BLOQUE DE TEXTO.

******

Iniciamos la Semana Santa. En el Domingo de Ramos acompañamos a Jesús en su entrada triunfal en Jerusalén, pero también en su camino hacia su pasión, muerte y resurrección. Gozo y sufrimiento podrían parecer contradictorios, sin embargo se encuentran, confluyen y se funden para formar una perfecta unidad, en la Pascua del Señor. La entrada triunfal expresa el reconocimiento que merece el Mesías. No se trata de un triunfalismo barato, pasajero y efímero, sino del honor debido al Hijo de Dios.
 

Domingo de Ramos: el triunfo genuino del Mesías

 
 
Este domingo nos invita a contemplar y tratar de entender cuál es el triunfo genuino del Mesías, rechazado y crucificado, el del Soberano que no reina desde un trono de oro o marfil, sino desde la cruz, signo de ignominia y a la vez de victoria. De este modo, un mismo acontecimiento, en apariencia contradictorio, posee perfecta unidad y coherencia. La entrada triunfal es también el inicio del camino que conduce a la cruz. Las aclamaciones al “Hijo de David” conducen, al mismo tiempo, hacia la humillación del genuino Siervo de Yahvé. Triunfo e ignominia, aclamaciones e insultos, alabanzas y vituperios, entrada victoriosa y camino a la cruz se funden paradójica y misteriosamente en el único mesianismo de Jesús.
 
El profeta Isaías, en el tercer cántico del Siervo de Yahvé, presenta a un sabio discípulo del Señor, encargado de enseñar a los que honran y respetan a Dios, pero también a los extraviados que andan a oscuras. Gracias a su valentía y a la ayuda divina, soporta toda clase de sufrimientos y vejaciones, hasta que Dios le conceda el triunfo definitivo. Humillación y triunfo definitivo envuelven este maravilloso cántico.
 
El salmo 21, que Jesús oró en la cruz, “Dios mío, Dios mío, por qué me has abandonado”, lejos de ser un grito desesperado es la súplica del que confía totalmente en Dios. Jesús en la cruz, al hacer suyas estas palabras, evidencia su confianza absoluta e incondicional en su Padre celestial.

******

MATERIAL DE ORIGEN.

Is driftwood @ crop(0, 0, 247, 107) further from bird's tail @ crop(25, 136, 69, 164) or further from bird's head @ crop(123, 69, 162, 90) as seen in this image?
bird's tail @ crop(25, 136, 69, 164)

******

CONSIGNA. Copia completo el texto sobre el Domingo de Ramos, sin cambiar ni una palabra.

RESPUESTA.
Iniciamos la Semana Santa. En el Domingo de Ramos acompañamos a Jesús en su entrada triunfal en Jerusalén, pero también en su camino hacia su pasión, muerte y resurrección. Gozo y sufrimiento podrían parecer contradictorios, sin embargo se encuentran, confluyen y se funden para formar una perfecta unidad, en la Pascua del Señor. La entrada triunfal expresa el reconocimiento que merece el Mesías. No se trata de un triunfalismo barato, pasajero y efímero, sino del honor debido al Hijo de Dios.
 

Domingo de Ramos: el triunfo genuino del Mesías

 
 
Este domingo nos invita a contemplar y tratar de entender cuál es el triunfo genuino del Mesías, rechazado y crucificado, el del Soberano que no reina desde un trono de oro o marfil, sino desde la cruz, signo de ignominia y a la vez de victoria. De este modo, un mismo acontecimiento, en apariencia contradictorio, posee perfecta unidad y coherencia. La entrada triunfal es también el inicio del camino que conduce a la cruz. Las aclamaciones al “Hijo de David” conducen, al mismo tiempo, hacia la humillación del genuino Siervo de Yahvé. Triunfo e ignominia, aclamaciones e insultos, alabanzas y vituperios, entrada victoriosa y camino a la cruz se funden paradójica y misteriosamente en el único mesianismo de Jesús.
 
El profeta Isaías, en el tercer cántico del Siervo de Yahvé, presenta a un sabio discípulo del Señor, encargado de enseñar a los que honran y respetan a Dios, pero también a los extraviados que andan a oscuras. Gracias a su valentía y a la ayuda divina, soporta toda clase de sufrimientos y vejaciones, hasta que Dios le conceda el triunfo definitivo. Humillación y triunfo definitivo envuelven este maravilloso cántico.
 
El salmo 21, que Jesús oró en la cruz, “Dios mío, Dios mío, por qué me has abandonado”, lejos de ser un grito desesperado es la súplica del que confía totalmente en Dios. Jesús en la cruz, al hacer suyas estas palabras, evidencia su confianza absoluta e incondicional en su Padre celestial.